---------- RECORDED INFORMATION

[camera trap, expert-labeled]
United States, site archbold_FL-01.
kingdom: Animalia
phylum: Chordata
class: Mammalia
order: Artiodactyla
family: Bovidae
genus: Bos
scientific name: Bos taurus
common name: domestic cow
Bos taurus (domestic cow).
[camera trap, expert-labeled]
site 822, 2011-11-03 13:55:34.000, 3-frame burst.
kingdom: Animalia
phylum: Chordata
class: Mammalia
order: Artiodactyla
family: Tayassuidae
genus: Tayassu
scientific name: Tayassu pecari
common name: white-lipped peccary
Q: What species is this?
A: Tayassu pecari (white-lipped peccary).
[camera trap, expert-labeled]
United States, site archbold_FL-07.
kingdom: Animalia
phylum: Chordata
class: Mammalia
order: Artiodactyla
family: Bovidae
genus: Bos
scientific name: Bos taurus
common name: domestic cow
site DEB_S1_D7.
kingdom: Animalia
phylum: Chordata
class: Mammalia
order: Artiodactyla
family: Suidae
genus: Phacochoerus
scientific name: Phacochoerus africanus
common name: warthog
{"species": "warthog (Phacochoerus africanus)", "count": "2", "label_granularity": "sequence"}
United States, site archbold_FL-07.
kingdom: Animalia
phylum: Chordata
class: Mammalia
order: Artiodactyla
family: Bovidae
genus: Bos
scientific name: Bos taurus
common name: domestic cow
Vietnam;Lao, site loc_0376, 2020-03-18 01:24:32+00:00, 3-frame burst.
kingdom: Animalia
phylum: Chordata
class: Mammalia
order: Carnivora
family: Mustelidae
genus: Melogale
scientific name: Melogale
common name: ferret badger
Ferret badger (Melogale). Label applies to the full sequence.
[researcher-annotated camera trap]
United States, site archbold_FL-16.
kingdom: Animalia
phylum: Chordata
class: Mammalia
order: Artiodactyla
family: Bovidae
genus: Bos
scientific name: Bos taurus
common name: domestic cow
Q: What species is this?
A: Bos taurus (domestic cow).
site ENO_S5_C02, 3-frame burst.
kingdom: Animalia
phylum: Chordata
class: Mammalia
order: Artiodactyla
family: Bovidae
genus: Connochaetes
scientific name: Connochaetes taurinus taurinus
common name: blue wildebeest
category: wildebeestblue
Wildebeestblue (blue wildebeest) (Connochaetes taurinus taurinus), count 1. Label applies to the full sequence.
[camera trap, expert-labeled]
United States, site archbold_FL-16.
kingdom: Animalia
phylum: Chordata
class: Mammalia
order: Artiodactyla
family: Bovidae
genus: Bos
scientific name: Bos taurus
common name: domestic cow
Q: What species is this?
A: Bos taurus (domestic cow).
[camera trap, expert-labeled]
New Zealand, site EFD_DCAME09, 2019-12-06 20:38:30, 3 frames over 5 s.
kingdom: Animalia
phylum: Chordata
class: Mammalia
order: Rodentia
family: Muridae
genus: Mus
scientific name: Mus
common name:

--------------------

*WHAT YOU HAVE TO DO*: The entries shown above should be copied out word for word.

*RESPONSE BOX*:
[camera trap, expert-labeled]
United States, site archbold_FL-01.
kingdom: Animalia
phylum: Chordata
class: Mammalia
order: Artiodactyla
family: Bovidae
genus: Bos
scientific name: Bos taurus
common name: domestic cow
Bos taurus (domestic cow).
[camera trap, expert-labeled]
site 822, 2011-11-03 13:55:34.000, 3-frame burst.
kingdom: Animalia
phylum: Chordata
class: Mammalia
order: Artiodactyla
family: Tayassuidae
genus: Tayassu
scientific name: Tayassu pecari
common name: white-lipped peccary
Q: What species is this?
A: Tayassu pecari (white-lipped peccary).
[camera trap, expert-labeled]
United States, site archbold_FL-07.
kingdom: Animalia
phylum: Chordata
class: Mammalia
order: Artiodactyla
family: Bovidae
genus: Bos
scientific name: Bos taurus
common name: domestic cow
site DEB_S1_D7.
kingdom: Animalia
phylum: Chordata
class: Mammalia
order: Artiodactyla
family: Suidae
genus: Phacochoerus
scientific name: Phacochoerus africanus
common name: warthog
{"species": "warthog (Phacochoerus africanus)", "count": "2", "label_granularity": "sequence"}
United States, site archbold_FL-07.
kingdom: Animalia
phylum: Chordata
class: Mammalia
order: Artiodactyla
family: Bovidae
genus: Bos
scientific name: Bos taurus
common name: domestic cow
Vietnam;Lao, site loc_0376, 2020-03-18 01:24:32+00:00, 3-frame burst.
kingdom: Animalia
phylum: Chordata
class: Mammalia
order: Carnivora
family: Mustelidae
genus: Melogale
scientific name: Melogale
common name: ferret badger
Ferret badger (Melogale). Label applies to the full sequence.
[researcher-annotated camera trap]
United States, site archbold_FL-16.
kingdom: Animalia
phylum: Chordata
class: Mammalia
order: Artiodactyla
family: Bovidae
genus: Bos
scientific name: Bos taurus
common name: domestic cow
Q: What species is this?
A: Bos taurus (domestic cow).
site ENO_S5_C02, 3-frame burst.
kingdom: Animalia
phylum: Chordata
class: Mammalia
order: Artiodactyla
family: Bovidae
genus: Connochaetes
scientific name: Connochaetes taurinus taurinus
common name: blue wildebeest
category: wildebeestblue
Wildebeestblue (blue wildebeest) (Connochaetes taurinus taurinus), count 1. Label applies to the full sequence.
[camera trap, expert-labeled]
United States, site archbold_FL-16.
kingdom: Animalia
phylum: Chordata
class: Mammalia
order: Artiodactyla
family: Bovidae
genus: Bos
scientific name: Bos taurus
common name: domestic cow
Q: What species is this?
A: Bos taurus (domestic cow).
[camera trap, expert-labeled]
New Zealand, site EFD_DCAME09, 2019-12-06 20:38:30, 3 frames over 5 s.
kingdom: Animalia
phylum: Chordata
class: Mammalia
order: Rodentia
family: Muridae
genus: Mus
scientific name: Mus
common name:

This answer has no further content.